Following our brief lunch rest, we went back for the canoe and could not believe how heavy it felt without the packs. A sure sign we where exhausted already. But we managed to get the canoe in the water, loaded and we drifted across Gotter to Flying Lake. Now looking back, with the ultra lightweight canoes and gear we have now, that portage to Flying Lake should have been a breeze. But on that day, with that gear, and our already exhausted state, poor Krystal was red as a beet from exhaustion, and that stairway was daunting. We took our time but managed to get down, but Krystal wasn't looking so hot. We knew we had to carry on as our goal was Gillis Lake, and there were three more portages to go. With our always persevering mindset, we carried on across the small section of Flying over to the portage to Green Lake, our last big portage of the day. And boy did that portage reveal just how exhausted Krystal was that day.

We threw our stuff out of the canoe and I walked up the portage a bit to see what we were getting ourselves into. I came back to Krystal and shook my head. It's straight up hill, basically. We both shrugged and knew we had to conquer this last big challenge, so we threw the packs on our backs, struggled to get the boat up on our shoulders, and began to trudge up, up, up the portage.
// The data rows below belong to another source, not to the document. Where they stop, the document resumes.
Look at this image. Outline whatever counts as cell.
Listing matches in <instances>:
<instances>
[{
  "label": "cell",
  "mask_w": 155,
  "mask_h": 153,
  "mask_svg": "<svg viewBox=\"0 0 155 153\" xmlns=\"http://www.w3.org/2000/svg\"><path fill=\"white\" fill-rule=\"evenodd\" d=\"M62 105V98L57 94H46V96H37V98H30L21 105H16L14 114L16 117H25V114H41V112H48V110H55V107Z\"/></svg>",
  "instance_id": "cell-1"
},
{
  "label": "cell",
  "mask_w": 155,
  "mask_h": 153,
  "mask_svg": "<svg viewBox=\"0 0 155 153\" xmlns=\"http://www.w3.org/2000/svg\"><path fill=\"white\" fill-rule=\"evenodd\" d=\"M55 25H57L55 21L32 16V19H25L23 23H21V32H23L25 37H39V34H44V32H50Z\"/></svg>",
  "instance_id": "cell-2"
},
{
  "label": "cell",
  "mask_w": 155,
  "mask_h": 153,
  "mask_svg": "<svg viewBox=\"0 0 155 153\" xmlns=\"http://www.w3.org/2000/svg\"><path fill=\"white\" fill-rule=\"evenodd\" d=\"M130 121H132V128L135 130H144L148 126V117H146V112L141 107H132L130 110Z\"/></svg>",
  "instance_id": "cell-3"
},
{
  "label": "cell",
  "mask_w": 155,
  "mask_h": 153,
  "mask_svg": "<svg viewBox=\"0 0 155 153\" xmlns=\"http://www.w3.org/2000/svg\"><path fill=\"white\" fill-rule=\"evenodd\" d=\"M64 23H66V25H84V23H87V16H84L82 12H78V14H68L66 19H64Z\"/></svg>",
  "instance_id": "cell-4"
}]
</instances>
We were about three quarters of the way up that first big ascent, when suddenly the motion forward stopped as Krystal mumbled, "I think I'm going to puke." And puke she did, with the canoe and pack still on her shoulders. Mind you, we managed to back up in the woods to avoid any unsavory vomit on the portage trail, but that woman emptied every last morsel of energy lining her stomach. She caught her breath, drank a little water all with the canoe and packs on, and then we maneuvered back on the trail, and kept going! See, perseverance! I had never been more proud of us that day then when we finished that godforsaken portage.
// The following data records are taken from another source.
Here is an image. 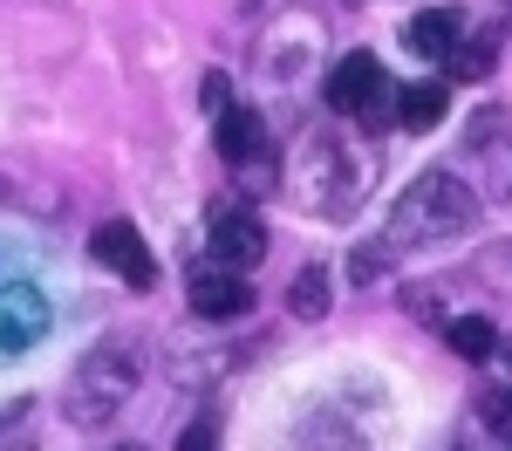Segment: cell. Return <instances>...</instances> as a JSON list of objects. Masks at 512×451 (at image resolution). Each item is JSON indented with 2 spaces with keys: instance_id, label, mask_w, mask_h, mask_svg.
I'll return each instance as SVG.
<instances>
[{
  "instance_id": "6da1fadb",
  "label": "cell",
  "mask_w": 512,
  "mask_h": 451,
  "mask_svg": "<svg viewBox=\"0 0 512 451\" xmlns=\"http://www.w3.org/2000/svg\"><path fill=\"white\" fill-rule=\"evenodd\" d=\"M478 226V199L458 171H417L396 199L383 246H424V240H451V233H472Z\"/></svg>"
},
{
  "instance_id": "7a4b0ae2",
  "label": "cell",
  "mask_w": 512,
  "mask_h": 451,
  "mask_svg": "<svg viewBox=\"0 0 512 451\" xmlns=\"http://www.w3.org/2000/svg\"><path fill=\"white\" fill-rule=\"evenodd\" d=\"M287 185H294V199L308 205L315 219H349L355 199H362V164H355L349 144H335L328 130H308V137H294Z\"/></svg>"
},
{
  "instance_id": "3957f363",
  "label": "cell",
  "mask_w": 512,
  "mask_h": 451,
  "mask_svg": "<svg viewBox=\"0 0 512 451\" xmlns=\"http://www.w3.org/2000/svg\"><path fill=\"white\" fill-rule=\"evenodd\" d=\"M130 390H137V349H123V342H103L89 363H76L69 376V417L76 424H110L123 404H130Z\"/></svg>"
},
{
  "instance_id": "277c9868",
  "label": "cell",
  "mask_w": 512,
  "mask_h": 451,
  "mask_svg": "<svg viewBox=\"0 0 512 451\" xmlns=\"http://www.w3.org/2000/svg\"><path fill=\"white\" fill-rule=\"evenodd\" d=\"M328 110L335 117H355L362 130H390L396 123V82L383 76V62L369 48H355V55H342L328 69Z\"/></svg>"
},
{
  "instance_id": "5b68a950",
  "label": "cell",
  "mask_w": 512,
  "mask_h": 451,
  "mask_svg": "<svg viewBox=\"0 0 512 451\" xmlns=\"http://www.w3.org/2000/svg\"><path fill=\"white\" fill-rule=\"evenodd\" d=\"M219 158H226V171H239L246 185H267V178H274V144H267L260 110H226V117H219Z\"/></svg>"
},
{
  "instance_id": "8992f818",
  "label": "cell",
  "mask_w": 512,
  "mask_h": 451,
  "mask_svg": "<svg viewBox=\"0 0 512 451\" xmlns=\"http://www.w3.org/2000/svg\"><path fill=\"white\" fill-rule=\"evenodd\" d=\"M212 260L233 274H253L267 260V219L253 205H219L212 212Z\"/></svg>"
},
{
  "instance_id": "52a82bcc",
  "label": "cell",
  "mask_w": 512,
  "mask_h": 451,
  "mask_svg": "<svg viewBox=\"0 0 512 451\" xmlns=\"http://www.w3.org/2000/svg\"><path fill=\"white\" fill-rule=\"evenodd\" d=\"M89 253H96L117 281H130V287H151V281H158V260L144 253V233H137L130 219H103V226H96V240H89Z\"/></svg>"
},
{
  "instance_id": "ba28073f",
  "label": "cell",
  "mask_w": 512,
  "mask_h": 451,
  "mask_svg": "<svg viewBox=\"0 0 512 451\" xmlns=\"http://www.w3.org/2000/svg\"><path fill=\"white\" fill-rule=\"evenodd\" d=\"M41 335H48V301H41V287H0V356H14V349H35Z\"/></svg>"
},
{
  "instance_id": "9c48e42d",
  "label": "cell",
  "mask_w": 512,
  "mask_h": 451,
  "mask_svg": "<svg viewBox=\"0 0 512 451\" xmlns=\"http://www.w3.org/2000/svg\"><path fill=\"white\" fill-rule=\"evenodd\" d=\"M192 308L205 322H239V315L253 308V287H246V274H233V267H198L192 274Z\"/></svg>"
},
{
  "instance_id": "30bf717a",
  "label": "cell",
  "mask_w": 512,
  "mask_h": 451,
  "mask_svg": "<svg viewBox=\"0 0 512 451\" xmlns=\"http://www.w3.org/2000/svg\"><path fill=\"white\" fill-rule=\"evenodd\" d=\"M315 48H321V21H315V14L280 21L274 35H267V76H274V82H294L308 62H315Z\"/></svg>"
},
{
  "instance_id": "8fae6325",
  "label": "cell",
  "mask_w": 512,
  "mask_h": 451,
  "mask_svg": "<svg viewBox=\"0 0 512 451\" xmlns=\"http://www.w3.org/2000/svg\"><path fill=\"white\" fill-rule=\"evenodd\" d=\"M458 41H465V14H458V7H424V14L410 21V48L431 55V62H451Z\"/></svg>"
},
{
  "instance_id": "7c38bea8",
  "label": "cell",
  "mask_w": 512,
  "mask_h": 451,
  "mask_svg": "<svg viewBox=\"0 0 512 451\" xmlns=\"http://www.w3.org/2000/svg\"><path fill=\"white\" fill-rule=\"evenodd\" d=\"M444 103H451V89H444V82H403V89H396V123H403V130H431L437 117H444Z\"/></svg>"
},
{
  "instance_id": "4fadbf2b",
  "label": "cell",
  "mask_w": 512,
  "mask_h": 451,
  "mask_svg": "<svg viewBox=\"0 0 512 451\" xmlns=\"http://www.w3.org/2000/svg\"><path fill=\"white\" fill-rule=\"evenodd\" d=\"M444 342H451L465 363H485V356H499V328L485 322V315H458V322H444Z\"/></svg>"
},
{
  "instance_id": "5bb4252c",
  "label": "cell",
  "mask_w": 512,
  "mask_h": 451,
  "mask_svg": "<svg viewBox=\"0 0 512 451\" xmlns=\"http://www.w3.org/2000/svg\"><path fill=\"white\" fill-rule=\"evenodd\" d=\"M287 308H294L301 322H321V315H328V274H321V267H301V274L287 281Z\"/></svg>"
},
{
  "instance_id": "9a60e30c",
  "label": "cell",
  "mask_w": 512,
  "mask_h": 451,
  "mask_svg": "<svg viewBox=\"0 0 512 451\" xmlns=\"http://www.w3.org/2000/svg\"><path fill=\"white\" fill-rule=\"evenodd\" d=\"M492 62H499V28H478V35H465V41H458V55H451V69H458L465 82H478Z\"/></svg>"
},
{
  "instance_id": "2e32d148",
  "label": "cell",
  "mask_w": 512,
  "mask_h": 451,
  "mask_svg": "<svg viewBox=\"0 0 512 451\" xmlns=\"http://www.w3.org/2000/svg\"><path fill=\"white\" fill-rule=\"evenodd\" d=\"M472 410H478V424H485L492 438L512 445V383H485V390L472 397Z\"/></svg>"
},
{
  "instance_id": "e0dca14e",
  "label": "cell",
  "mask_w": 512,
  "mask_h": 451,
  "mask_svg": "<svg viewBox=\"0 0 512 451\" xmlns=\"http://www.w3.org/2000/svg\"><path fill=\"white\" fill-rule=\"evenodd\" d=\"M506 130H512L506 110H478V117L465 123V151H478V158H485V151H492V137H506Z\"/></svg>"
},
{
  "instance_id": "ac0fdd59",
  "label": "cell",
  "mask_w": 512,
  "mask_h": 451,
  "mask_svg": "<svg viewBox=\"0 0 512 451\" xmlns=\"http://www.w3.org/2000/svg\"><path fill=\"white\" fill-rule=\"evenodd\" d=\"M478 281L499 287V294H512V240H499V246L478 253Z\"/></svg>"
},
{
  "instance_id": "d6986e66",
  "label": "cell",
  "mask_w": 512,
  "mask_h": 451,
  "mask_svg": "<svg viewBox=\"0 0 512 451\" xmlns=\"http://www.w3.org/2000/svg\"><path fill=\"white\" fill-rule=\"evenodd\" d=\"M383 267H390V246H383V240H362V246H355V260H349V281H376Z\"/></svg>"
},
{
  "instance_id": "ffe728a7",
  "label": "cell",
  "mask_w": 512,
  "mask_h": 451,
  "mask_svg": "<svg viewBox=\"0 0 512 451\" xmlns=\"http://www.w3.org/2000/svg\"><path fill=\"white\" fill-rule=\"evenodd\" d=\"M0 451H35V438H28V404L0 410Z\"/></svg>"
},
{
  "instance_id": "44dd1931",
  "label": "cell",
  "mask_w": 512,
  "mask_h": 451,
  "mask_svg": "<svg viewBox=\"0 0 512 451\" xmlns=\"http://www.w3.org/2000/svg\"><path fill=\"white\" fill-rule=\"evenodd\" d=\"M178 451H219V424H212V417L185 424V431H178Z\"/></svg>"
},
{
  "instance_id": "7402d4cb",
  "label": "cell",
  "mask_w": 512,
  "mask_h": 451,
  "mask_svg": "<svg viewBox=\"0 0 512 451\" xmlns=\"http://www.w3.org/2000/svg\"><path fill=\"white\" fill-rule=\"evenodd\" d=\"M205 110H212V117H226V110H233V82L219 76V69L205 76Z\"/></svg>"
},
{
  "instance_id": "603a6c76",
  "label": "cell",
  "mask_w": 512,
  "mask_h": 451,
  "mask_svg": "<svg viewBox=\"0 0 512 451\" xmlns=\"http://www.w3.org/2000/svg\"><path fill=\"white\" fill-rule=\"evenodd\" d=\"M123 451H144V445H123Z\"/></svg>"
},
{
  "instance_id": "cb8c5ba5",
  "label": "cell",
  "mask_w": 512,
  "mask_h": 451,
  "mask_svg": "<svg viewBox=\"0 0 512 451\" xmlns=\"http://www.w3.org/2000/svg\"><path fill=\"white\" fill-rule=\"evenodd\" d=\"M506 356H512V342H506Z\"/></svg>"
},
{
  "instance_id": "d4e9b609",
  "label": "cell",
  "mask_w": 512,
  "mask_h": 451,
  "mask_svg": "<svg viewBox=\"0 0 512 451\" xmlns=\"http://www.w3.org/2000/svg\"><path fill=\"white\" fill-rule=\"evenodd\" d=\"M458 451H465V445H458Z\"/></svg>"
}]
</instances>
With the worst behind us, this first day was starting to wind down. It was late in the afternoon and we had two more lakes and two tiny portages until Gillis. To say these last two were a breeze after the day's adventures would be a lie because we were stupid tired. But we made it to Gillis!

We paddled along the eastern shore and to our delight, found an absolutely spectacular campsite. Absolutely gorgeous! We threw our gear down, grabbed our camp chairs and set them up, and plunked our weary butts down in them, and poured ourselves a still ice cold beer out of our growler. I bent over to take off my sandals and noticed a big black leach on my foot and blood pooling everywhere in my shoes. Wondering how long that had been there, I pulled it off and the blood oozed all over the place. I'm not squeamish so it was not a big deal, but that thing bled like a geyser erupting! With nothing more to do than let it run it's course, we tilted those lovely cups full of dark cold beer to our mouths and reveled in those first frosty sips. And in that moment, carrying the weight of that beer was worth the effort it added to our journey. Every moment of that day was worth it as we gazed upon this heavenly view.
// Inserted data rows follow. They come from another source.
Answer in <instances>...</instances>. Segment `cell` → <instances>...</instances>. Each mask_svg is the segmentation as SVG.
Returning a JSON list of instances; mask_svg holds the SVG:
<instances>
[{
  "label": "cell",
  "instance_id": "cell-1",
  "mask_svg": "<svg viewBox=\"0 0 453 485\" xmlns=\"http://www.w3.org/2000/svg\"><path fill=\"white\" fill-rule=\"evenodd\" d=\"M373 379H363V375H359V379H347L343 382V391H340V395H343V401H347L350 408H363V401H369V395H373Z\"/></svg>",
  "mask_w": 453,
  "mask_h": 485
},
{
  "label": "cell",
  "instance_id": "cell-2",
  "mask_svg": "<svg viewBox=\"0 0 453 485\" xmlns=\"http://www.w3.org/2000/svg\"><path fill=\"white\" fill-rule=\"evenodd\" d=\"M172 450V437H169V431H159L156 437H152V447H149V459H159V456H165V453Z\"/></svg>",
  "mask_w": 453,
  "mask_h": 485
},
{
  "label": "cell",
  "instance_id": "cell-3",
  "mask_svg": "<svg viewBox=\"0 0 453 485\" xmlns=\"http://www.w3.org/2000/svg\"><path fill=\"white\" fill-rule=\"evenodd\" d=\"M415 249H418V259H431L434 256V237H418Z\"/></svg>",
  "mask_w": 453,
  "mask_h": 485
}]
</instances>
We eventually got camp set up, cooked some food, and hunkered down to watch the most gorgeous sunset. Our tent had been perched up on the cliff overlooking the lake, but upon hearing the future forecast for some dangerous weather the next night, we opted to move it in a clearing surrounded by saplings to avoid the windy, stormy weather headed our way. Weary as hell, we retired as the mosquitos descended from the tree tops. And despite our exhaustion, we both fell asleep with big smiles adorning our faces. What a day!